Chapter 5

Education

Marianne Heiberg

Since 1948 and the first mass dislocation of Arabs from the former Mandated Palestine, Palestinians have placed a special emphasis on the value of education. Education is seen as a durable, but moveable asset that can be used in whatever circumstances a person eventually finds him or herself in, in order to gain social standing and economic well-being. Especially for the dispossessed sectors of the population, education is prized as the major avenue to a better income and enhanced status.

Although Palestinians assign uncommon value to the education of children generally, parents still place the greatest emphasis on the education of sons both as a source of family pride and identity and as an investment in economic security later on1. Advanced education for women continues to meet a certain resistance. Many families fear that attendance at mixed institutions of advanced education can lead women into situations which potentially reflect poorly on family honour. More importantly, the traditional expectation of women is that their ultimate fulfilment comes through marriage and children, not through educational and professional achievement.2 Moreover, the economic rewards gleaned through education will become the property of the daughter's husband and thus will not function as a return on investment for her family.
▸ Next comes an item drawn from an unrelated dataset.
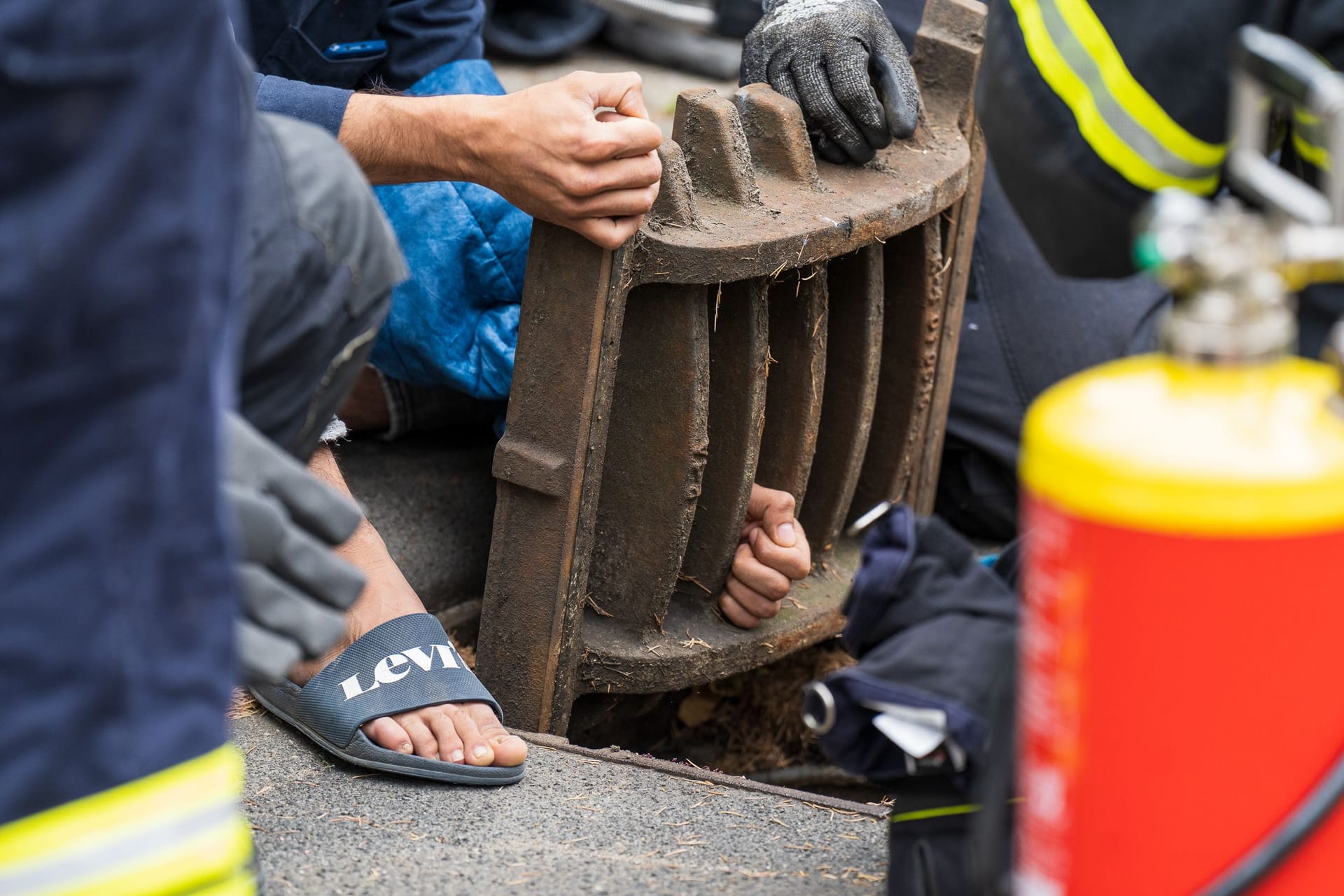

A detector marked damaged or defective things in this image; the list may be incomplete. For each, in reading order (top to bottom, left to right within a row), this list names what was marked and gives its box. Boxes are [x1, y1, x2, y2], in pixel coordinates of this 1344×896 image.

Among many Palestinians, advanced education for women is often viewed as an impediment to marriage. It is the roles obtainable through marriage, rather than the opportunities opened by education, that primarily define a woman's place in Palestinian society.

A major effect of the educational process is that customary knowledge and norms come under challenge by exposure to attitudes, events and experiences which originate outside the local community. Put in other words, education makes the boundaries of local communities increasingly porous and the hold of traditional local elites more tenuous. Those individuals who have had most exposure through education to the world outside local boundaries also tend to become channels for funnelling new ideas and social attitudes back into the local community. They tend to become agents for a type of change that often challenges and redefines local assumptions and practice.
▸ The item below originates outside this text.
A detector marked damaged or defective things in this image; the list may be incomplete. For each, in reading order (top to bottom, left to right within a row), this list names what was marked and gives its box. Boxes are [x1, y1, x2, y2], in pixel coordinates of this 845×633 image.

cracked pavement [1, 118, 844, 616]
Frequently, the educational process not only produces change and mobility but also an increased intellectual tolerance. A comprehensive educational system which ensures high educational attainment for the vast majority of individuals builds its own intellectual checks and balances against the possible dominance of small, intransigent intellectual minorities. Attempts to impose ideological dogma tend to be confronted by the countervailing force of an educated population that acts as discriminating consumers in an international super market filled with competing dogmas, ideologies and ideas. The broadened and more informed range of intellectual discourse produced by such a system of quality mass education ensures that most ideas, conventions and intellectual assumptions have to withstand the scrutiny of constant questioning and debate.